Arrange every line of the entries below as one numbered list, leaving out the blank lines.

Dataset items ▸
▼▼▼

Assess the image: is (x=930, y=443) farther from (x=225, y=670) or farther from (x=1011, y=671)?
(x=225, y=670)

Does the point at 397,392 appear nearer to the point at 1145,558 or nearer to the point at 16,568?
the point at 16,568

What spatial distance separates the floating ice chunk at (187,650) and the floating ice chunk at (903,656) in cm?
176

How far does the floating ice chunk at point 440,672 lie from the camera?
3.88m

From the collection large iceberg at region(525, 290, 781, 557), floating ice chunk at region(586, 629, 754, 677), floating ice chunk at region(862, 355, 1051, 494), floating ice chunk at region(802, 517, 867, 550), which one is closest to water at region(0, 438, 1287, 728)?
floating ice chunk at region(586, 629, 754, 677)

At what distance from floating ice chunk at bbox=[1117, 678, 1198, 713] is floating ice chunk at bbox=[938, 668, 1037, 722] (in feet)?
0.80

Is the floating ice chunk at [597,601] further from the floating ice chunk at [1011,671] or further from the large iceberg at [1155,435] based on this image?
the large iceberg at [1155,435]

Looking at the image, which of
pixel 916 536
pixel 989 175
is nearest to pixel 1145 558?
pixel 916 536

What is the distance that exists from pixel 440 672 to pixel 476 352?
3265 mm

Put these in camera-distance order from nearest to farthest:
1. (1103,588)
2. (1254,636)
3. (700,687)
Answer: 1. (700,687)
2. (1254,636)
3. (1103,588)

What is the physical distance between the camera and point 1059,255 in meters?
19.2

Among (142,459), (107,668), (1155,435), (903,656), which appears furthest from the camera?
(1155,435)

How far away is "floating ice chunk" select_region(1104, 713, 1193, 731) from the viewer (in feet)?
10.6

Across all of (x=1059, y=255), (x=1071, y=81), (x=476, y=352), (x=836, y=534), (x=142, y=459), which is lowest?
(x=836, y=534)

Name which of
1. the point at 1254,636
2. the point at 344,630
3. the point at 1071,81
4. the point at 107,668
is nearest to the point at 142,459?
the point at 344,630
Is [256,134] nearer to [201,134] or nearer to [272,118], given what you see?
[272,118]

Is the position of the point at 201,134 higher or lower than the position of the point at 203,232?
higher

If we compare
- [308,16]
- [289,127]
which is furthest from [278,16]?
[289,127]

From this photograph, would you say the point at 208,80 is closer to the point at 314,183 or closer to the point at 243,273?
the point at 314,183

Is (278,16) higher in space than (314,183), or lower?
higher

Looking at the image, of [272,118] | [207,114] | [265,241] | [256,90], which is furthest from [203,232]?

▲▲▲

Full output ▸
1. Assess the image: is (x=930, y=443) farther from (x=225, y=670) or farther from (x=1011, y=671)?
2. (x=225, y=670)
3. Does the point at 397,392 appear nearer to the point at 1145,558 or nearer to the point at 16,568?
4. the point at 16,568
5. What spatial distance separates the floating ice chunk at (187,650) and the floating ice chunk at (903,656) in cm?
6. 176
7. How far does the floating ice chunk at point 440,672 lie from the camera?
8. 3.88m
9. From the collection large iceberg at region(525, 290, 781, 557), floating ice chunk at region(586, 629, 754, 677), floating ice chunk at region(862, 355, 1051, 494), floating ice chunk at region(802, 517, 867, 550), which one is closest to water at region(0, 438, 1287, 728)?
10. floating ice chunk at region(586, 629, 754, 677)
11. At what distance from floating ice chunk at bbox=[1117, 678, 1198, 713] is floating ice chunk at bbox=[938, 668, 1037, 722] (in feet)?
12. 0.80
13. Is the floating ice chunk at [597,601] further from the floating ice chunk at [1011,671] or further from the large iceberg at [1155,435] based on this image?
14. the large iceberg at [1155,435]
15. Looking at the image, which of
16. pixel 916 536
17. pixel 989 175
18. is nearest to pixel 1145 558?
19. pixel 916 536
20. What is the distance that exists from pixel 440 672 to pixel 476 352?
21. 3265 mm
22. Put these in camera-distance order from nearest to farthest:
23. 1. (1103,588)
24. 2. (1254,636)
25. 3. (700,687)
26. Answer: 1. (700,687)
27. 2. (1254,636)
28. 3. (1103,588)
29. What is the physical distance between the camera and point 1059,255 in meters?
30. 19.2
31. Among (142,459), (107,668), (1155,435), (903,656), which appears furthest from the camera?
32. (1155,435)
33. How far away is "floating ice chunk" select_region(1104, 713, 1193, 731) from the viewer (in feet)?
34. 10.6
35. Across all of (x=1059, y=255), (x=1071, y=81), (x=476, y=352), (x=836, y=534), (x=142, y=459), which is lowest?
36. (x=836, y=534)
37. Name which of
38. 1. the point at 1254,636
39. 2. the point at 344,630
40. 3. the point at 1071,81
41. 4. the point at 107,668
42. is nearest to the point at 142,459?
43. the point at 344,630
44. Is [256,134] nearer to [201,134] or nearer to [272,118], given what you see?
45. [272,118]
46. Is the position of the point at 201,134 higher or lower than the position of the point at 203,232?
47. higher
48. If we compare
49. - [308,16]
50. - [289,127]
51. which is furthest from [278,16]?
52. [289,127]
53. From this photograph, would you say the point at 208,80 is closer to the point at 314,183 or closer to the point at 243,273?
54. the point at 314,183
55. Is (278,16) higher in space than (314,183), or lower?
56. higher
57. Looking at the image, of [272,118] | [207,114] | [265,241] | [256,90], which is furthest from [203,232]?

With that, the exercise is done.